Instructions to follow> Look through the data below and show every line that includes "static".
=== Extracted material ===
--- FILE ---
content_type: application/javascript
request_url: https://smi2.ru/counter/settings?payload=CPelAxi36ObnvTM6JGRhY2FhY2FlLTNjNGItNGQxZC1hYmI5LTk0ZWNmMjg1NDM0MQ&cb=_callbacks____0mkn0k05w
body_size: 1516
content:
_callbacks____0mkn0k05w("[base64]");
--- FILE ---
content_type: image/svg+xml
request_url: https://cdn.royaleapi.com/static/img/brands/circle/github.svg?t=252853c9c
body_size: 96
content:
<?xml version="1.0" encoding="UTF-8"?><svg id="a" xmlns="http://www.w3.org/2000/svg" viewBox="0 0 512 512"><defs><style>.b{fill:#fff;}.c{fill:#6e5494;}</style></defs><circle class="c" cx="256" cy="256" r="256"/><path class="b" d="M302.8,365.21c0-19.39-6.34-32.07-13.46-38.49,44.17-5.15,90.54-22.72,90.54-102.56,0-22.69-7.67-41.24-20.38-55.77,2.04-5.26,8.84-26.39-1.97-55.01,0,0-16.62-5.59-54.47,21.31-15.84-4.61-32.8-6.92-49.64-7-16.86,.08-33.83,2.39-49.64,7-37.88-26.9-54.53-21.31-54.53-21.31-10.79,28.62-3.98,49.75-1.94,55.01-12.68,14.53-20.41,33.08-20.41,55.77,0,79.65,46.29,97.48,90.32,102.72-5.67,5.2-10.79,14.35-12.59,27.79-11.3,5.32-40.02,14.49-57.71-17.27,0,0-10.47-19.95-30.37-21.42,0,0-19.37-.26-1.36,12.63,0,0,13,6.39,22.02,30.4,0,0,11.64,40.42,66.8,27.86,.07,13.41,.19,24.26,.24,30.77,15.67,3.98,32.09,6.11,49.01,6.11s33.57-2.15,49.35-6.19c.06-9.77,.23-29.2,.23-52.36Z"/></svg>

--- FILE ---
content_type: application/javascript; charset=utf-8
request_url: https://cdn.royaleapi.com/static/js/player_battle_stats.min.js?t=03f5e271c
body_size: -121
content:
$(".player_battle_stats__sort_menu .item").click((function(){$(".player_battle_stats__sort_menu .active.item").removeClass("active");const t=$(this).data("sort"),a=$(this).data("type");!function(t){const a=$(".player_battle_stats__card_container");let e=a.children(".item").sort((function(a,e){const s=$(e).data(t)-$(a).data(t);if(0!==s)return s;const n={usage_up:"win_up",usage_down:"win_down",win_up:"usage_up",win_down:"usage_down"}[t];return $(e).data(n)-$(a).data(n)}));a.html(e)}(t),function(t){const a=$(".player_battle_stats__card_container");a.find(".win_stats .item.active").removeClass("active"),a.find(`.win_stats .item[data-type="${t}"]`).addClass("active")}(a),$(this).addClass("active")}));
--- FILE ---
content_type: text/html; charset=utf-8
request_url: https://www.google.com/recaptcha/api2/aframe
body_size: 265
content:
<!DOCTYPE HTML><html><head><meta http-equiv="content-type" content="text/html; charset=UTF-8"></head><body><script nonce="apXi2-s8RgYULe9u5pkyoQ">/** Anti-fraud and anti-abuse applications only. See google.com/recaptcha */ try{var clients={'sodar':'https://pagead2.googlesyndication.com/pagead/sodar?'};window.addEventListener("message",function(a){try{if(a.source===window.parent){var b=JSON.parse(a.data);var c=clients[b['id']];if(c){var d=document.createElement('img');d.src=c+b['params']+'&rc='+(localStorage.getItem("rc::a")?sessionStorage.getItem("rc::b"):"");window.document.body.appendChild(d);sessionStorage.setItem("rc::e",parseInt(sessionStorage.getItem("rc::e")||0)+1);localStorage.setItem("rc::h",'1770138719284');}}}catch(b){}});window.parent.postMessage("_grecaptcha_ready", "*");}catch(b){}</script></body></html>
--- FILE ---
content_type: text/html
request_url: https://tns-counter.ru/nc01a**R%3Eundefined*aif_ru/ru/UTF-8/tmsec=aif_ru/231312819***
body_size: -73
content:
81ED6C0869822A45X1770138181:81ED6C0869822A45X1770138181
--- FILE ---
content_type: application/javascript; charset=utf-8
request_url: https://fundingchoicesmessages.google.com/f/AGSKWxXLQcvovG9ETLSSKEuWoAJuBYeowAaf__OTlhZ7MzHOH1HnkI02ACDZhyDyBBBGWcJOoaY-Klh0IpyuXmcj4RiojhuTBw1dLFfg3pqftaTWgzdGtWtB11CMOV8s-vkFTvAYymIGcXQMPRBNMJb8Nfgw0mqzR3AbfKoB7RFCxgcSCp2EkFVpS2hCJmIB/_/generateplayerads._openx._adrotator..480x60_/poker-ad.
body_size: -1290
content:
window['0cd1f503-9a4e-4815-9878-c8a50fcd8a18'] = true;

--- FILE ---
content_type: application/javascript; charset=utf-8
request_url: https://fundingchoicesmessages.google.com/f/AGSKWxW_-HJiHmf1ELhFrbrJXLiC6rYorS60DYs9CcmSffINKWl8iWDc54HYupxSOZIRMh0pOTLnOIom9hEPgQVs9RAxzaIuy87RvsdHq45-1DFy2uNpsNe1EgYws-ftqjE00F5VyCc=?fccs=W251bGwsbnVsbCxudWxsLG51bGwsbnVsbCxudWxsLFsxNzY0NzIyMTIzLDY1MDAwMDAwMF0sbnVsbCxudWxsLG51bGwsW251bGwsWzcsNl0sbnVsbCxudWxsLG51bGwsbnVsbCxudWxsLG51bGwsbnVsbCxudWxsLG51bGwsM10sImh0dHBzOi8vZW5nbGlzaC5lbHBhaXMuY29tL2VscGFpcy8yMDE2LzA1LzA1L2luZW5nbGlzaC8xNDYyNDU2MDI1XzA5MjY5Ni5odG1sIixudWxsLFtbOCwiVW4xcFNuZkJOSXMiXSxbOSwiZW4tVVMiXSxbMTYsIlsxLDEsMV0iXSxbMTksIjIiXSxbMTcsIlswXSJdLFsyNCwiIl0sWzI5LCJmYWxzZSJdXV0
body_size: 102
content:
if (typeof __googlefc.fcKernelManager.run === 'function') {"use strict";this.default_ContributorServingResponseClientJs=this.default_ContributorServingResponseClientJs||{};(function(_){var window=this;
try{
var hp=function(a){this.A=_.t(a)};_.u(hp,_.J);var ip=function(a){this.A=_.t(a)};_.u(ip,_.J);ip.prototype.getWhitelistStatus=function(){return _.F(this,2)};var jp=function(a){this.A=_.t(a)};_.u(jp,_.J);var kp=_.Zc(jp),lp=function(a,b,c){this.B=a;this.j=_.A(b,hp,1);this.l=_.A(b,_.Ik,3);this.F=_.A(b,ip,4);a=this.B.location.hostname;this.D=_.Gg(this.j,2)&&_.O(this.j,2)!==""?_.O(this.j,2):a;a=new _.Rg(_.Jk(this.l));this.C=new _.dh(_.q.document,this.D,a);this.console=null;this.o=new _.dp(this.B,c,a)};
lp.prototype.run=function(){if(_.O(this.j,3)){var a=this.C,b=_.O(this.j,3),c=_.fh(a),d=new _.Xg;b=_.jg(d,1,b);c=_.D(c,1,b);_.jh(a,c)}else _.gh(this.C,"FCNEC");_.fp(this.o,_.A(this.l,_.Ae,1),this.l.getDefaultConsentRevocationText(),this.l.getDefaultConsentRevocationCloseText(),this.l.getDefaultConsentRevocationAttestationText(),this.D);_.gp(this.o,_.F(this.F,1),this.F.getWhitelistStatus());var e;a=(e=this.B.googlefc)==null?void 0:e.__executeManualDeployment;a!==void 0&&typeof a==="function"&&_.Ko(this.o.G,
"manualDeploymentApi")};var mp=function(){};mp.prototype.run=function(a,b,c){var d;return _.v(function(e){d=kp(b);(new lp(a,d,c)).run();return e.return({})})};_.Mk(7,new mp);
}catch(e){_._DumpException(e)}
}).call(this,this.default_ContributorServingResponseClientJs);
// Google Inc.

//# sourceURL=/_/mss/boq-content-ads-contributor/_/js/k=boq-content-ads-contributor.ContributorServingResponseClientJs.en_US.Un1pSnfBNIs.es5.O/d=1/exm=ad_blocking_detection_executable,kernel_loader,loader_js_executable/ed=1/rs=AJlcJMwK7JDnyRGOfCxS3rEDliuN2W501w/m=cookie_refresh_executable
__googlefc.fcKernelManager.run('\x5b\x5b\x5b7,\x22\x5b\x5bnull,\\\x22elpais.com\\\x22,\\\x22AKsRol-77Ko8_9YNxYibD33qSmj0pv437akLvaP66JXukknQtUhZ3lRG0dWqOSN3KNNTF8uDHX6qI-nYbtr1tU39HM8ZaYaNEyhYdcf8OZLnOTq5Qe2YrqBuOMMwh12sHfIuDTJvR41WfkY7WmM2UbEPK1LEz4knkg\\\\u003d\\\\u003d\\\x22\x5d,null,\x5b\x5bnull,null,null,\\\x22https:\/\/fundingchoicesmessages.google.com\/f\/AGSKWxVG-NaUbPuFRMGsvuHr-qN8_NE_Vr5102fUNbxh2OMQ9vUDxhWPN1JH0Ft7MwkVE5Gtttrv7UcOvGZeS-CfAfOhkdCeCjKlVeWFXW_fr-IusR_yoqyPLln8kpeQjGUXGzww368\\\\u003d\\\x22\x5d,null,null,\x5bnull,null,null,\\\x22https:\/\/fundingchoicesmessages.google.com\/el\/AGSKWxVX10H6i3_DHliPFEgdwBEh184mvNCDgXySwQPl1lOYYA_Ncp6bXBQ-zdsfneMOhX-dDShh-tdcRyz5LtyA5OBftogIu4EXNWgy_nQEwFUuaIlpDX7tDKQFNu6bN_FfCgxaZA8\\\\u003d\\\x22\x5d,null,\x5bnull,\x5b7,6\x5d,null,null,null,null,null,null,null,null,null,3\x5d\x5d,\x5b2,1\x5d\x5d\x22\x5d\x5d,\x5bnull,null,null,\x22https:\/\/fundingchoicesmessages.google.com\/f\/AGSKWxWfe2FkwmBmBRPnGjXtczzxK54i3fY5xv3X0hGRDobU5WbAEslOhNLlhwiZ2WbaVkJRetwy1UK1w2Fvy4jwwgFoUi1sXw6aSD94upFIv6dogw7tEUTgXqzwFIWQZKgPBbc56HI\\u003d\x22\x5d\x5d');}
===
Completed exercise>
request_url: https://cdn.royaleapi.com/static/img/brands/circle/github.svg?t=252853c9c
request_url: https://cdn.royaleapi.com/static/js/player_battle_stats.min.js?t=03f5e271c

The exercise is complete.